Alzheimer's cases to soar
At a time when more Americans are living into their 80s and 90s than ever before, the fear of dementia, or "Alzheimer's anxiety," is rising and motivating many people to try to keep their brains sharp into old age.

Their fears aren't unfounded. Experts warn that a potentially devastating Alzheimer’s epidemic is looming.

There are 4.5 million people in the United States currently living with Alzheimer’s disease, and the number is expected to rise to as many as 16 million by 2050, according to the National Institutes of Health.

In a Gallup poll commissioned by the Alzheimer’s Association, one in three Americans said they knew someone with Alzheimer's and one in 10 said they had a family member with the disease.

“People understand that Alzheimer’s is a common illness and they’re very concerned about it,” says Dr. Marilyn Albert, co-director of the Johns Hopkins Alzheimer's Disease Research Center and chair of the Alzheimer’s Association’s medical and scientific council.

'Is this it? Is it starting?'
Elizabeth Keihm’s mother was 73 when she died with Alzheimer’s two years ago. And because the disease runs in families, Keihm knows that statistically she faces a greater risk of developing it.

"There are days when I can’t find my keys or remember where I parked my car and I think, ‘Is this it? Is it starting?’” says Keihm, director of the Long Island Alzheimer’s Foundation.

“Once you’ve seen what this disease does, it changes everything,” she says.

To help reduce her odds of developing the disease, Keihm takes antioxidants, doesn't smoke cigarettes, goes on regular walks with her two dogs and tries to keep her brain busy with memory exercises.

"I do tricks like brushing my teeth with my other hand and take a different route to work so my brain doesn't get into ruts," she says.

"Every time you can't remember someone's name, you can really get yourself going about it," she says. "But you try to take all the steps you can."

Alzheimer's still a mystery
Doctors don't fully understand the causes of Alzheimer's — there are genetic and environmental risk factors — but they agree it's age-related.

More than 80 percent of cases are diagnosed after 70. And nearly half of people over 85 — the largest growing segment of the population in developed countries — suffer symptoms, according to the National Institutes of Health.

"There are more cases of Alzheimer's because more people are living to the age of risk," says Albert.

Scientists are pursuing the possibility that a cause of Alzheimer's is the buildup of toxic proteins in the brain.
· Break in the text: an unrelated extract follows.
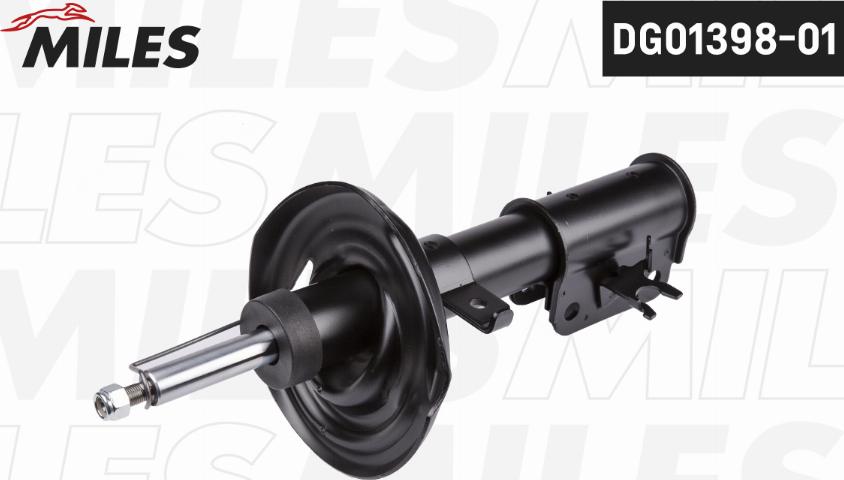 Miles DG01398-01 - Shock Absorber autospares.lv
Clinical studies are focusing on blocking the accumulation of long tangles of beta amyloid and another protein in the brains of Alzheimer's patients.

Currently, five drugs are used to treat Alzheimer's, but they don't significantly slow the relentless mental decline in patients.
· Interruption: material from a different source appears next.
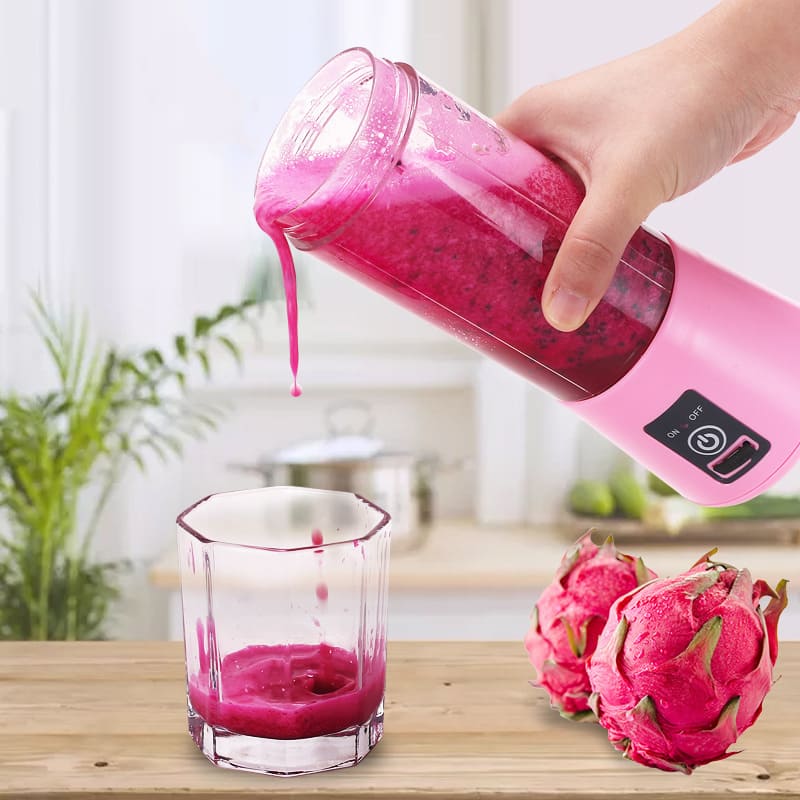 Smoothie resemixer rosa för kvinnor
Pharmacologial treatments that can prevent or halt the progression of symptoms are years away. But many scientists agree that there are steps an individual can take to help ward off or at least delay symptoms of the degenerative brain disease, including exercising both the brain and the body, following a healthy diet and not smoking.
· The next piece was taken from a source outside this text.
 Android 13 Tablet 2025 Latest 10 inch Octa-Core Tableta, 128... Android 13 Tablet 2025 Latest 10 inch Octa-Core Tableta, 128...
Slowing down the appearance of Alzheimer's symptoms in an individual by just a few years would be significant, says Dr. Steven Ferris, executive director of the Aging and Dementia Research Center at New York University. 

The average age for the onset for symptoms is now 75. "If you can delay symptoms from emerging by only five years, then the average age would be 80 and you'd reduce by 50 percent the number of cases," because older people would die of other natural causes before they developed Alzheimer's, Ferris notes.

Researchers are increasingly studying normal memory loss in the hopes of understanding how Alzheimer's develops.

"Since brain aging is a risk factor for Alzheimer's, the more we can do to treat brain aging, the more effect we can have on Alzheimer's," says Ferris.